He added confidence will not be restored overnight and the obsession with rate cuts would draw attention away from the fundamental problems with the housing market.
“Prices are still too high and lenders are still not lending. Until both of these issues are resolved, I can’t see an end to the housing market slump.”
Simon Rubinsohn, chief economist at the Royal Institution of Chartered Surveyors (Rics), was also limited in his enthusiasm.
“While the news flow in the near term on both the economy and the housing market will still be negative this dramatic step should provide important support for confidence,” he said.
“Those at the margins on variable rate mortgages will breathe a sigh of relief as they find their mortgage repayments more affordable.”

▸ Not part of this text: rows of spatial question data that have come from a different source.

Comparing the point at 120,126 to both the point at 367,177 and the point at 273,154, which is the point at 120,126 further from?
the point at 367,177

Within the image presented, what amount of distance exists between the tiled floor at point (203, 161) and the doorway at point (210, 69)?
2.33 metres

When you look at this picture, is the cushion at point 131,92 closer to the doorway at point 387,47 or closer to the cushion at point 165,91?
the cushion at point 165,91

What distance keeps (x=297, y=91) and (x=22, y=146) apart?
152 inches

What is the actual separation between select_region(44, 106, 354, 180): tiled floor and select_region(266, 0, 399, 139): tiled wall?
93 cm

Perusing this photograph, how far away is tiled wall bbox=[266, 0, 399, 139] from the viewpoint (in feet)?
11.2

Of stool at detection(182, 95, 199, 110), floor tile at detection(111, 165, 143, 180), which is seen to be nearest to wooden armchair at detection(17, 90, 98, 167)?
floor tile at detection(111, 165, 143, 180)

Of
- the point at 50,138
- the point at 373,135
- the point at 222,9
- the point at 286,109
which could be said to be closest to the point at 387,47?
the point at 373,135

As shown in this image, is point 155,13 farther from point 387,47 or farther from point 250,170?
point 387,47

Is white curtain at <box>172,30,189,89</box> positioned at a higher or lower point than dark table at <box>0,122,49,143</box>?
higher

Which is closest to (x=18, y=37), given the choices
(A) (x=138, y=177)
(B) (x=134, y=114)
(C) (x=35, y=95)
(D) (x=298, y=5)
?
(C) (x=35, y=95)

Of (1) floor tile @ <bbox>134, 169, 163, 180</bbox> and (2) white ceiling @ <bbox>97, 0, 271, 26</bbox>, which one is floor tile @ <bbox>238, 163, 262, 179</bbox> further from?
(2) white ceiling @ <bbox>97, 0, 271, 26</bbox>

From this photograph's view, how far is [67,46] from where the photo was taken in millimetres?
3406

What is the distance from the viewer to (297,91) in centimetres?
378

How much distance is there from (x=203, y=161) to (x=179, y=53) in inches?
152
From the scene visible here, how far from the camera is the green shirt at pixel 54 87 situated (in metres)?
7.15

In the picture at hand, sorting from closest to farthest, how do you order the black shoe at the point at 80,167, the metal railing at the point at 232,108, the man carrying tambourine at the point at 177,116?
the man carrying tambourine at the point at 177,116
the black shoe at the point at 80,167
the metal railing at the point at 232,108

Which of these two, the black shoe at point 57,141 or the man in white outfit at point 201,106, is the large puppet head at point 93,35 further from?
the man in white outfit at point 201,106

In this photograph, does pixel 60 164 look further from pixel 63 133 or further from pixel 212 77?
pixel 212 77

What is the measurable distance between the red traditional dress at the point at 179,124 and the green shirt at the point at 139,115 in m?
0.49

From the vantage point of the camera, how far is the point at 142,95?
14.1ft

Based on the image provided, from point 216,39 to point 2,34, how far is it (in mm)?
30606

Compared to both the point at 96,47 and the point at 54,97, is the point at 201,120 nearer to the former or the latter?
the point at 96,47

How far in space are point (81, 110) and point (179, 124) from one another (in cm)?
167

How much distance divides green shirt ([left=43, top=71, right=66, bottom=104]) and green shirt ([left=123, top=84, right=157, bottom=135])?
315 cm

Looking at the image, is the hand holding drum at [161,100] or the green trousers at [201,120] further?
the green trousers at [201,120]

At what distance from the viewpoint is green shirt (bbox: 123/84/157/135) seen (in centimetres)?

However, David Smith, senior partner, estate agents Dreweatt Neate, claims the interest rate cut could provide a false dawn.
“While cheaper money, generally, is good news, today’s dramatic 1.5 per cent cut in rates, as odd as this sounds, could be bad news for the property market,” he said.
“I’m very worried it will give vendors false expectations, and even lead them to raise asking prices, which would further stall transaction levels and be completely out of sync with the economic reality unfolding. This would be catastrophic for the property market.
“In our haste for an immediate recovery in the property market, we could set back the long term recovery.
He added: “Cutting rates is no magic wand, anyway, even by this much. Until the lenders start lending again, it won’t matter a jot.”